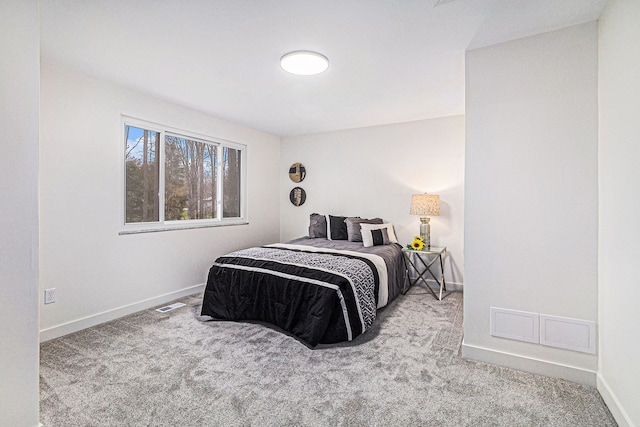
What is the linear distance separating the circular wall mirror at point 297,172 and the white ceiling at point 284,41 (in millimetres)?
1836

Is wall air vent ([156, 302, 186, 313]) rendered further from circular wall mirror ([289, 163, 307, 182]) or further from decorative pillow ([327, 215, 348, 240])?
circular wall mirror ([289, 163, 307, 182])

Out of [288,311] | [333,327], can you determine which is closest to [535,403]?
[333,327]

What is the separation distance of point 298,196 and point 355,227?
139cm

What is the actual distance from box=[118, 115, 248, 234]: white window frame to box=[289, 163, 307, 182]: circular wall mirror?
90cm

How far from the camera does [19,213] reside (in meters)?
1.46

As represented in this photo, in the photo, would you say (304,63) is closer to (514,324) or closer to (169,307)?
(514,324)

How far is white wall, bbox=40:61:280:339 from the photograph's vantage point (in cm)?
268

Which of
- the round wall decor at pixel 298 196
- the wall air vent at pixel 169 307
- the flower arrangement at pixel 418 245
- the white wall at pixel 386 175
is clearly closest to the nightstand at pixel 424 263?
the flower arrangement at pixel 418 245

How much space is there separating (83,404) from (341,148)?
423 centimetres

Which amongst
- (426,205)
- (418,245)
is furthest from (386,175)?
(418,245)

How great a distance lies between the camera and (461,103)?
146 inches

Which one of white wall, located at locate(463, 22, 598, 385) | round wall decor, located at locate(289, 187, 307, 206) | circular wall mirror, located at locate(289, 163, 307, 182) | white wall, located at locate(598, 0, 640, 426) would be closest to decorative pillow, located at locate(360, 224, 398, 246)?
round wall decor, located at locate(289, 187, 307, 206)

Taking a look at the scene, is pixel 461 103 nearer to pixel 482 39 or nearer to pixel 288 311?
pixel 482 39

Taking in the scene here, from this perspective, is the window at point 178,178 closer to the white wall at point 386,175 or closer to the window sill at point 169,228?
the window sill at point 169,228
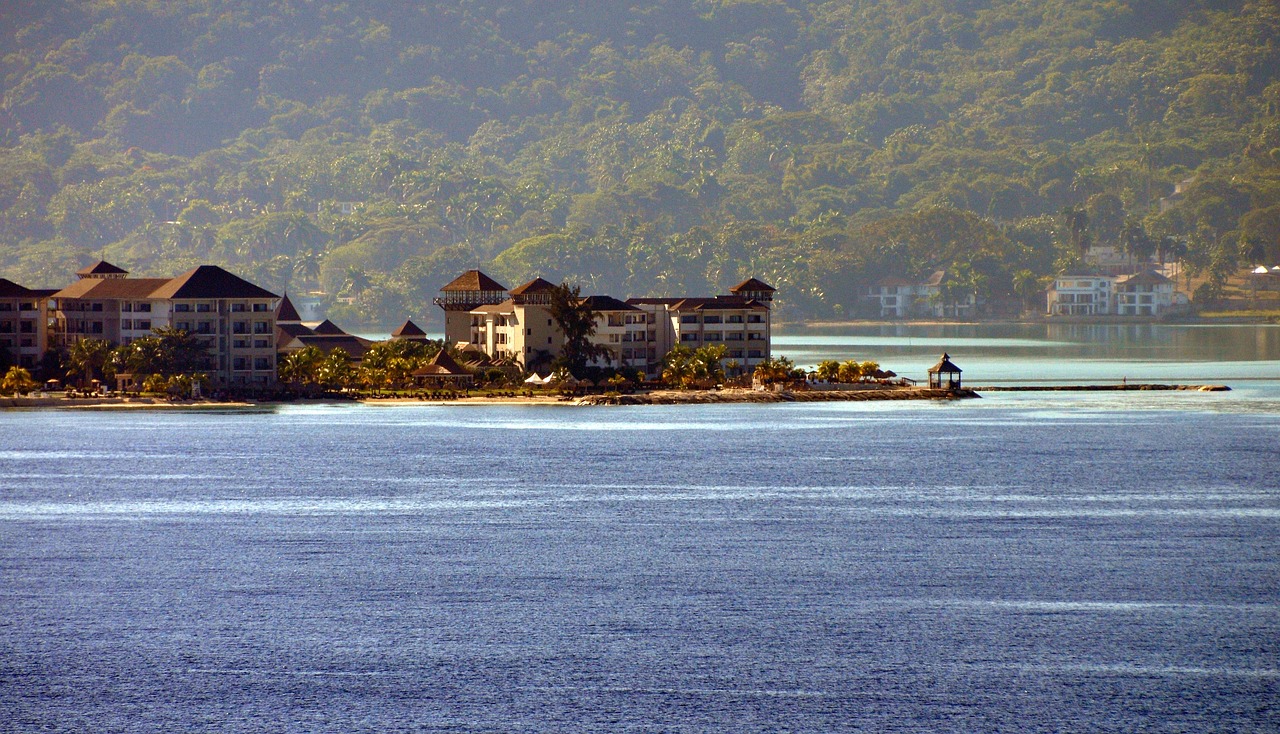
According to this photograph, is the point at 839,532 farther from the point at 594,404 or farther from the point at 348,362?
the point at 348,362

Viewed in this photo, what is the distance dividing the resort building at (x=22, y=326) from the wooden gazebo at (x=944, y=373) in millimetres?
62258

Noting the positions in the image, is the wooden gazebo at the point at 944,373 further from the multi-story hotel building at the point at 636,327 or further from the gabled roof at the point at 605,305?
the gabled roof at the point at 605,305

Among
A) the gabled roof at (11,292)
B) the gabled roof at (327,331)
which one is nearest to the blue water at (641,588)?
the gabled roof at (11,292)

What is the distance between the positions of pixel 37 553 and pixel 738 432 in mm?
46043

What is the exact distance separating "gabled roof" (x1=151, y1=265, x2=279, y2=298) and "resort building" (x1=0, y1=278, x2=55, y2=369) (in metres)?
9.17

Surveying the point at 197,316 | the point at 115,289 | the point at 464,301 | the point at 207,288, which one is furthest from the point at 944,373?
the point at 115,289

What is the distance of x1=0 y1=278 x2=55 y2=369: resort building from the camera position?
111 m

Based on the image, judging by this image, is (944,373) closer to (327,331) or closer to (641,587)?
(327,331)

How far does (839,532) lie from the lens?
179 feet

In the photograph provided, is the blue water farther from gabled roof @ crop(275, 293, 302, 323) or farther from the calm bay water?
gabled roof @ crop(275, 293, 302, 323)

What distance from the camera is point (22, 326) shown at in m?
111

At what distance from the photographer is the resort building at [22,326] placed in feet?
364

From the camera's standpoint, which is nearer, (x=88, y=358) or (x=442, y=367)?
(x=88, y=358)

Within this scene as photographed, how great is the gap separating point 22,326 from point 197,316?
1391cm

» Task:
Print all of the material above word for word, leaving out the pictures.

» Task solution:
What is the linear distance separating the circular wall mirror at point 297,172 and the white ceiling at point 284,41 (in millimetres)?
1836

Is wall air vent ([156, 302, 186, 313]) rendered further from circular wall mirror ([289, 163, 307, 182]) or further from decorative pillow ([327, 215, 348, 240])?
circular wall mirror ([289, 163, 307, 182])

Out of [288,311] | [333,327], can you determine which is closest to [535,403]?
[333,327]

What is the separation distance of point 298,196 and point 355,227?
139cm

What is the actual distance from box=[118, 115, 248, 234]: white window frame to box=[289, 163, 307, 182]: circular wall mirror?
90cm

How far from the camera does [19,213] reside (in meters)?
1.46

As represented in this photo, in the photo, would you say (304,63) is closer to (514,324) or closer to (169,307)?
(514,324)

How far is white wall, bbox=40:61:280:339 from the photograph's vantage point (in cm)?
268

Which of
- the round wall decor at pixel 298 196
- the wall air vent at pixel 169 307
- the flower arrangement at pixel 418 245
- the white wall at pixel 386 175
is clearly closest to the nightstand at pixel 424 263?
the flower arrangement at pixel 418 245

How much space is there separating (83,404) from (341,148)?
423 centimetres

Which amongst
- (426,205)
- (418,245)
is furthest from (386,175)?
(418,245)

How great a distance lies between the camera and (461,103)?
146 inches

Which one of white wall, located at locate(463, 22, 598, 385) | round wall decor, located at locate(289, 187, 307, 206) | circular wall mirror, located at locate(289, 163, 307, 182) | white wall, located at locate(598, 0, 640, 426) would be closest to decorative pillow, located at locate(360, 224, 398, 246)?
round wall decor, located at locate(289, 187, 307, 206)

Taking a look at the scene, is pixel 461 103 nearer to pixel 482 39 or nearer to pixel 288 311?
pixel 482 39

Taking in the scene here, from this perspective, is the window at point 178,178 closer to the white wall at point 386,175 or closer to the window sill at point 169,228?
the window sill at point 169,228
According to this photograph, is the point at 839,532 farther from the point at 594,404 or farther from the point at 348,362?
the point at 348,362

Viewed in this photo, what is the distance dividing the resort building at (x=22, y=326) from the wooden gazebo at (x=944, y=373) in millimetres?
62258

Noting the positions in the image, is the wooden gazebo at the point at 944,373 further from the multi-story hotel building at the point at 636,327 or further from the gabled roof at the point at 605,305?
the gabled roof at the point at 605,305

Among
A) the gabled roof at (11,292)
B) the gabled roof at (327,331)
which one is nearest to the blue water at (641,588)?
the gabled roof at (11,292)

What is the distance between the positions of pixel 37 553 and pixel 738 432 in mm?
46043

What is the exact distance separating "gabled roof" (x1=151, y1=265, x2=279, y2=298) and "resort building" (x1=0, y1=278, x2=55, y2=369) (in metres)?
9.17

Surveying the point at 197,316 | the point at 115,289 | the point at 464,301 | the point at 207,288, which one is furthest from the point at 944,373?
the point at 115,289

What is the distance of x1=0 y1=278 x2=55 y2=369: resort building from the camera position?
111 m

Based on the image, judging by this image, is (944,373) closer to (327,331) or closer to (641,587)?
(327,331)

How far does (839,532) lie from the lens?
179 feet

In the photograph provided, is the blue water farther from gabled roof @ crop(275, 293, 302, 323) or farther from the calm bay water?
gabled roof @ crop(275, 293, 302, 323)

What distance from the camera is point (22, 326) shown at in m?
111

At what distance from the photographer is the resort building at [22,326] placed in feet?
364

From the camera's standpoint, which is nearer, (x=88, y=358) or (x=442, y=367)?
(x=88, y=358)

Within this scene as photographed, how great is the gap separating point 22,326 from point 197,316?
1391cm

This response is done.